What is the radiologist's role in variations of prostate cancer detection?
Radiologists' contributions to variations in detecting clinically significant prostate cancer are not significant, according to a new analysis.
JACR published the work online Oct. 13. For the study, experts reviewed the cases of more than 900 men with elevated PSA levels who had undergone multi-parametric prostate MRI (mpMRI) within six months (before or after) of biopsy and/or prostatectomy [1].
“Since their release, PI-RADS v2.0 and v2.1 have been the subject of numerous interreader variability studies showing moderate reproducibility in assessing prostate cancer lesions. Other studies have focused on in-practice variation between radiologists, with two concluding that cancer detection rates differ between radiologists, while another did not,” corresponding author Kristine Burk, MD, of Brigham and Women’s Hospital in Boston and colleagues explained.
The authors added that prior studies focused on radiologist performance rather than patient outcomes, leaving the topic of variable diagnoses and what factors impact them—race, ethnicity, age, biopsy type, radiologist experience level, etc.—open for debate.

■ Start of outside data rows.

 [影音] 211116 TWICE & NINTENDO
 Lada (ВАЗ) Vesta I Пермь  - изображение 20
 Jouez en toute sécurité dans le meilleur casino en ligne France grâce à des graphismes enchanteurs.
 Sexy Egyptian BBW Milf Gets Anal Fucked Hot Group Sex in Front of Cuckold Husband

To better understand what accounts for diagnosis variations within a multidisciplinary prostate cancer program, researchers gathered several years’ worth of data from an academic, National Cancer Institute-designated Comprehensive Cancer Center. This included 960 prostate MRIs from 928 men with an average age of 64. Clinically significant prostate cancer was detected in 59.8% of patients.

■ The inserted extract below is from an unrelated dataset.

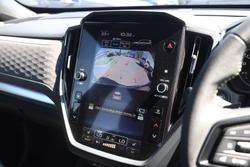 2025 Subaru Forester Sport S6 MY26 AWD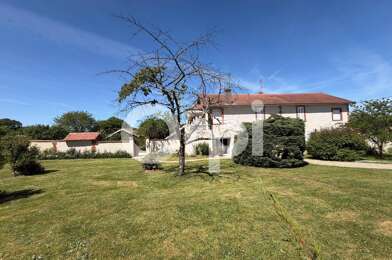 Immeuble  504500 €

The experts found that variations were not specific to individual clinicians. Radiologists’ interpretations did not contribute to the variations significantly, but rather the researchers found that PSA density, private insurance and unambiguous extra-prostatic extension on mpMRI were each independently associated with clinically significant prostate cancer. PI-RADS 3 assessment and race were not found to be contributing factors.